The only thing that would make me feel better than getting that Colson, would be knowing that you got it, ol' pal. Just out of curiosity, what was this thread about again?


----------



## bikewhorder (May 7, 2012)

Dave Marko said:


> what was this thread about again?




Something about an English based Drug Cartel that steals peoples 28" rod pull brake bikes and uses them to smuggle drugs into the US through Seattle.  If you ask me, I think that Danny guy is behind it.


----------



## Boris (May 7, 2012)

bikewhorder said:


> Something about an English based Drug Cartel that steals peoples 28" rod pull brake bikes and uses them to smuggle drugs into the US through Seattle.  If you ask me, I think that Danny guy is behind it.

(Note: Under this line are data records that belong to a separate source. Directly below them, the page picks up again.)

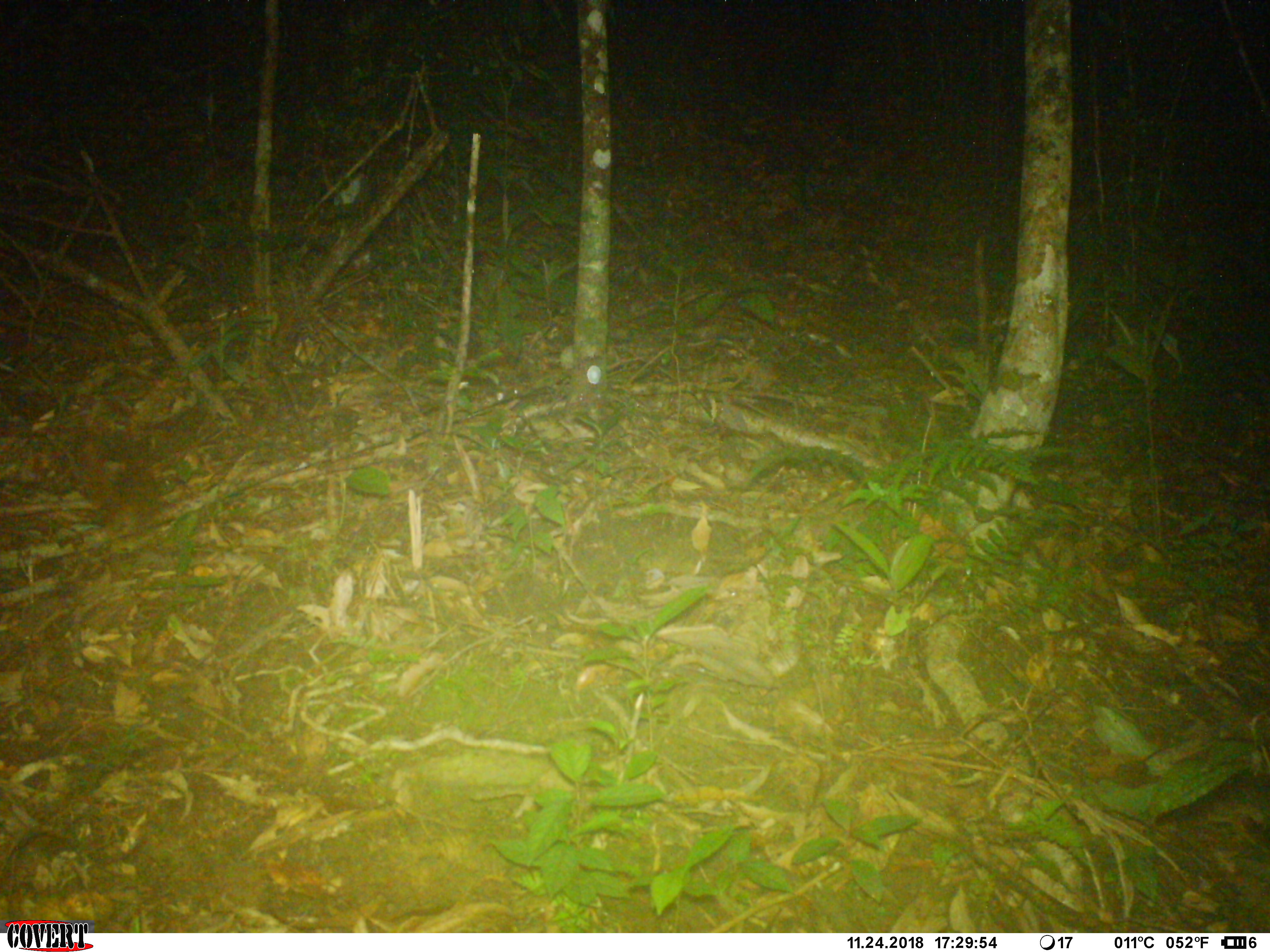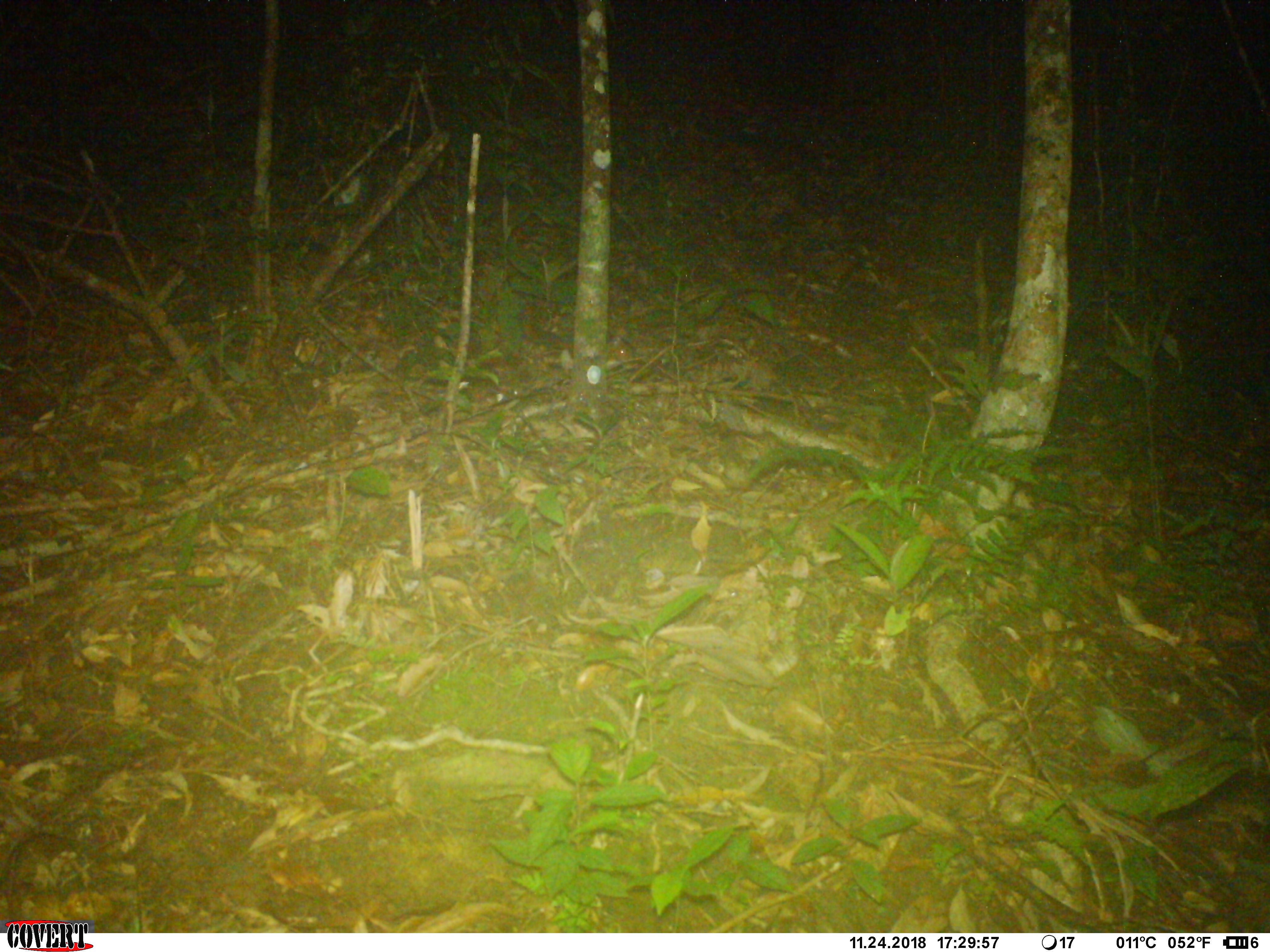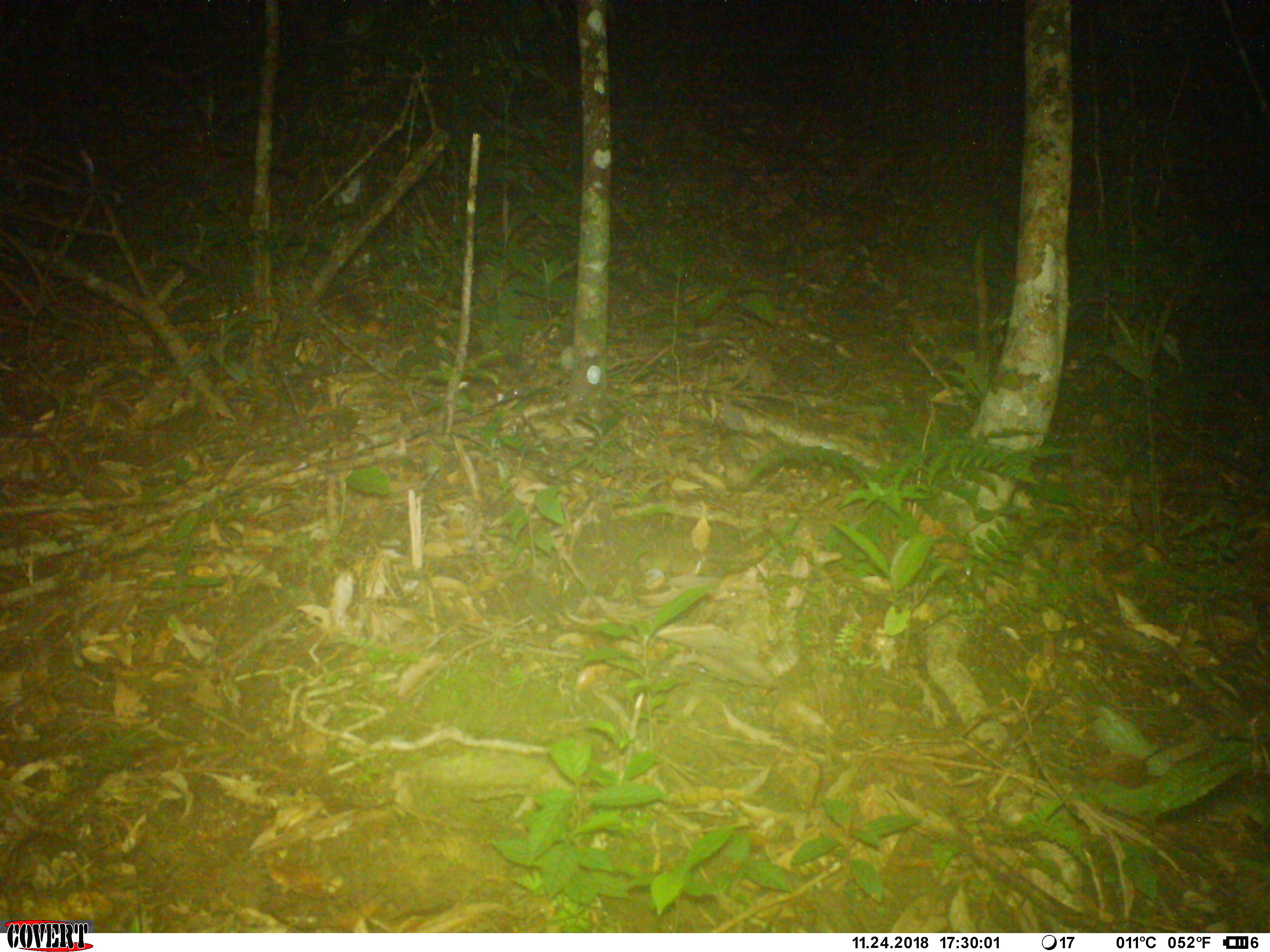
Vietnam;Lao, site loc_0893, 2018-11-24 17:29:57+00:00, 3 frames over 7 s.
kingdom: Animalia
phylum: Chordata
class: Mammalia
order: Rodentia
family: Sciuridae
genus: Dremomys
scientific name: Dremomys rufigenis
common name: red-cheeked squirrel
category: red cheeked squirrel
Red cheeked squirrel (red-cheeked squirrel) (Dremomys rufigenis). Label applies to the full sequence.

So you're saying we need to get Danny, right? However will we find him, he's not on the Member Map?


----------



## vincev (May 7, 2012)

Dave,Tell me you didnt start again!First you screw up my serious thread so nobody knows what is was about babbling and now you start  with the members map again!I have found Danny.He is hiding behind Tony in the U.K.on the members map!I'm also blaming Danny for all this,lets go steal all his rod brakes and for you I'm going to  see if I can get in touch with the Colson seller in Chicago!


----------



## bikewhorder (May 7, 2012)

I don't know for sure if he's behind it or not, but I have one of those bikes, so you can be sure I'm very suspicious of every tweed wearin' crack head that walks past my house.  I don't want to see my bike stolen and used for evil.


----------



## Boris (May 7, 2012)

I don't see any negatives with you trying to buy the Chicago Colson out from under me. I'm pretty sure that would only strengthen our bond. Good work on rootin' out ol' Danny. I do have to ask though, is no one safe from this wrecking crew? I mean this poor guy is England. And just when everybody's finally starting to heal from the Revolutionary War. Where next, Russia? The Netherlands?


----------